Jedes Kunstwerk hat eine Geschichte und die Geschichten der Künstler von “Vielsalm” sind beeindruckend. Inspiration stellt sich ein, wenn man nicht danach sucht und seine Erwartungen aufgibt. So dienen mal die Kämpfe von Hulk Hogan oder die Filme von Jean Claude van Damme als Vorlage für ihre Werke.

© Marie Tollkühn
© Marie Tollkühn

Auch Thierry van Hasselt, Mitglied des belgischen Graphic Novel Labels Fremok äußert sich begeistert über die Zusammenarbeit mit La “S” und ihren Künstlern. Er beschreibt das Projekt als Experimentierfläche, um verstärkt Comics und Graphic Novels in die zeitgenössischen Kunst zu integrieren.

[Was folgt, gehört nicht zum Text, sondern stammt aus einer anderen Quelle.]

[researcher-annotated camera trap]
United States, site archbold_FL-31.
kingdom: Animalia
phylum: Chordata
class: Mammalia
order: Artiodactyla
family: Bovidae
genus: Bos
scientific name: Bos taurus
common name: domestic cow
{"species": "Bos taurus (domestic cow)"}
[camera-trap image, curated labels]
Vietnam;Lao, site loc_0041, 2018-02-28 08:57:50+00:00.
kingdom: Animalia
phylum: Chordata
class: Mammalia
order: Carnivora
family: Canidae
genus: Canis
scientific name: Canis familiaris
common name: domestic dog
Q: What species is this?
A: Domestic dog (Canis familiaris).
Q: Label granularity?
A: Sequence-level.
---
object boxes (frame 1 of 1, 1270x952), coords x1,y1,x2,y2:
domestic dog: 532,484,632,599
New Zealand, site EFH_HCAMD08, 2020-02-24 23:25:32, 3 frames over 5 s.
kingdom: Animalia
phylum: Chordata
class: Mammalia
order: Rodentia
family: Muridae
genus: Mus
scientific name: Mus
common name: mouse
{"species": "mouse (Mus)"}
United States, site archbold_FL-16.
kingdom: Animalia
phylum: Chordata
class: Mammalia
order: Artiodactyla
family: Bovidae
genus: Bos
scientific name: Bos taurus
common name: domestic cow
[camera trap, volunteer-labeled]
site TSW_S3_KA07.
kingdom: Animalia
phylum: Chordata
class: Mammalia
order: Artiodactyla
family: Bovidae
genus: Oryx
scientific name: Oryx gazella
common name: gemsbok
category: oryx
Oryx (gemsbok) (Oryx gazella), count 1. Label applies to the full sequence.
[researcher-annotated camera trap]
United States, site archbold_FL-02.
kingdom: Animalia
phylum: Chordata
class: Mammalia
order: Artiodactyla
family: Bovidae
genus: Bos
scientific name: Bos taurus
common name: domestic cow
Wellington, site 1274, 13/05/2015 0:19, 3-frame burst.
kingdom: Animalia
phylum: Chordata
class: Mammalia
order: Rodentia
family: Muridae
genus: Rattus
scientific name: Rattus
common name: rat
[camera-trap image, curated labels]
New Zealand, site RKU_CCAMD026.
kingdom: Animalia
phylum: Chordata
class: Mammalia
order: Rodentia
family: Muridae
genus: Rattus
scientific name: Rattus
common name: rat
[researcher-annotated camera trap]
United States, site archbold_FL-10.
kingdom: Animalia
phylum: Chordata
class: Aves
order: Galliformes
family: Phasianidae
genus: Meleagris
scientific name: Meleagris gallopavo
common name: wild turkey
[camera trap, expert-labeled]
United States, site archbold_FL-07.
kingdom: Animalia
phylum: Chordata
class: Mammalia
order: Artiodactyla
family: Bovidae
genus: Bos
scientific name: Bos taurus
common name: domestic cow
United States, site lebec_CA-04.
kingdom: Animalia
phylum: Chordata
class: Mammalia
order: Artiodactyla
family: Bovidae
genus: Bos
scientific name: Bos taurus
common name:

Sowohl auf künstlerischer als auch menschlicher Ebene war das Zusammentreffen eine Bereicherung für beide Seiten. Das belgische Trio wird durch die Autorin Annabelle Dupret komplettiert, die das Projekt vor Ort journalistisch begleitet. Auch sie sieht die Zusammenarbeit als ersten Schritt an, die teils bewussten Barrieren im Kopf der heutigen Gesellschaft zu sprengen und eine andere künstlerische Welt zu schaffen, in der Anerkennung, Akzeptanz und Gleichberechtigung nicht abstrakt erscheinen.

Es war ein Abend im kleinen Kreise mit großen Erkenntnissen und noch größeren Bildern. Die erste Runde vom “Kampf von Vielsalm” geht mit einem nachdenklichen Gong zu Ende. Wie beim richtigen Catchen steht der Sieger schon vor Beginn fest. Es ist die Kunst.

Die Austellung “Match de Catch à Vielsalm” findet bis zum 27.September im KUZ statt: täglich von 16—22 Uhr. Nähere Information über die Künstler finden sie unter www.lasgrandatelier.be und www.fremok.org.